## Goal of the exercise
Lines containing the word "United" are the ones to copy from the records below.

## Source material
★ ★ ★ ★ ★ ★ ★

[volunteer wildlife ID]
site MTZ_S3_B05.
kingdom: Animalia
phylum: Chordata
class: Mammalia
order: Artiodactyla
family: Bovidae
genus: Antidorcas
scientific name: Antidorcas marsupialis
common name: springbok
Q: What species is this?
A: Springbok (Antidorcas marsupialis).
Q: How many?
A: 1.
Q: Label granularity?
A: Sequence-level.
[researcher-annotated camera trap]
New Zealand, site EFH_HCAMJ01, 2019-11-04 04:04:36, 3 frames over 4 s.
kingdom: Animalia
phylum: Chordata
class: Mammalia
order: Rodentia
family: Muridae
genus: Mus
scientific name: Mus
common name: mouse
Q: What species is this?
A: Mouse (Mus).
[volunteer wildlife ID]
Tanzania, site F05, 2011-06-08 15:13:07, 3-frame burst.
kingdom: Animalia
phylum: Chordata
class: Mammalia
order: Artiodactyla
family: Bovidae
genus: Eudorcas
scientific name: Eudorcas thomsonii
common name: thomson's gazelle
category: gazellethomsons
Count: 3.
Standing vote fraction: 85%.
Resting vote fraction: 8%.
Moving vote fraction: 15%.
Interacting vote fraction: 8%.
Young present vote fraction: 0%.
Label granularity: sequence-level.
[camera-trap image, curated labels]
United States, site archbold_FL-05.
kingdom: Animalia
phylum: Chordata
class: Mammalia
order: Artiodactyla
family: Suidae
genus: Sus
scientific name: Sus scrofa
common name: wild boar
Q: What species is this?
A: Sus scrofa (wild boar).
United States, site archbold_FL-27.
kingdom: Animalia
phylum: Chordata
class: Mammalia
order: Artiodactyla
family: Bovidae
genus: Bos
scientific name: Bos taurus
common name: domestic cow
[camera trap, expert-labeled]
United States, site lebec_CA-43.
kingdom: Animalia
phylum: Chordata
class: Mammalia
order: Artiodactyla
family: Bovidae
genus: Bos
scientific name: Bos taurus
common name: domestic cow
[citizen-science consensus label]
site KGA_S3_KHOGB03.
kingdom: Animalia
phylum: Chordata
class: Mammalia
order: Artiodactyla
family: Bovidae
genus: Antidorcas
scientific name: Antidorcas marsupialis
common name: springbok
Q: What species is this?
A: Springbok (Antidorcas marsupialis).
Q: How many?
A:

★ ★ ★ ★ ★ ★ ★

## Solution for this exercise
United States, site archbold_FL-05.
United States, site archbold_FL-27.
United States, site lebec_CA-43.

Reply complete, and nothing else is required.